We cannot consider what it is to be Christian before American. This collusion makes it clear why and how Trump assumes the Presidency as a convicted felon without losing much of his “Christian” base. Why? Because we failed to pay attention to the prayers of January 6th. To the god they revealed in our midst, and the militant devotion this god demands. A god who is a paranoiac, split between ideology and theology, whose spirit bears the name “Jesus” only in messianic mimicry.
How might we regain our footing and our faith? It begins with taking prayer seriously. If the Christian life is—ever and always—a “life of calling upon God” (as the great Swiss theologian Karl Barth put it) then our attention must be placed upon this small little prayer packaged in the Oath. Perhaps we pray this prayer ourselves: “So help us God.”

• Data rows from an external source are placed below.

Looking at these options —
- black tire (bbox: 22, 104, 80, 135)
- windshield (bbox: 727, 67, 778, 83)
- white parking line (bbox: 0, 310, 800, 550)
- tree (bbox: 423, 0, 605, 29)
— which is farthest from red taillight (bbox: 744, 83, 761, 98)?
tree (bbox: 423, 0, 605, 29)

Because it is a dangerous prayer. We have forgotten: it is dangerous to call on God. This presidential prayer invokes divine aid to “preserve, protect, and defend” the Constitution, but to invoke the God of the Christian faith is to invite dispossession and disillusionment with all we once counted “necessary” and took for granted, all as the consequence of encountering the Crucified One.

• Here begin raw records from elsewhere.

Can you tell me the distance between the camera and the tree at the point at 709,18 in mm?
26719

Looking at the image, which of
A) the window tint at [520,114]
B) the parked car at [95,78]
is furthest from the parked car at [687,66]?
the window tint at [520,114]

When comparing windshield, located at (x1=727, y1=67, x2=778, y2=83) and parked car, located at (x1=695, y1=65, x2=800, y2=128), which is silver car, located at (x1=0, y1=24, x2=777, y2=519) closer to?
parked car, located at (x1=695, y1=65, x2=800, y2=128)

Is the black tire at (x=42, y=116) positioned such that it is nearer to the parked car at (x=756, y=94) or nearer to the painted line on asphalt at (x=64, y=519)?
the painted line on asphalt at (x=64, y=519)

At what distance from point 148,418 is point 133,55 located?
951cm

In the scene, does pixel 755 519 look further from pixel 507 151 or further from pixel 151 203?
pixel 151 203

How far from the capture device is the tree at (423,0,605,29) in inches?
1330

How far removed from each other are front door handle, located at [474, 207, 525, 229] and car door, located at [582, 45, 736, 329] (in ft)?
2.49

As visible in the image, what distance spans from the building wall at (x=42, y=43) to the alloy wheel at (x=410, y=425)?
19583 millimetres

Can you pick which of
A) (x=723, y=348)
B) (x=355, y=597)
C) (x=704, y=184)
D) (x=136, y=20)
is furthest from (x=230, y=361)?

Some see in Trump the advent of revival in America. Some see in Trump democracy’s executioner. But to invoke the name of God in America is to make us radically free and thus responsible to God’s command of peace and justice.
The Dutch Reformed pastor, K.H. Miskotte, whose ministry took place in Nazi-occupied Amsterdam, saw it clearly: this God is a saboteur. To invoke this God invites sabotage, and grants us a dissenting faith, one marked by abject denial and disbelief in all other claims to totality and authority and power.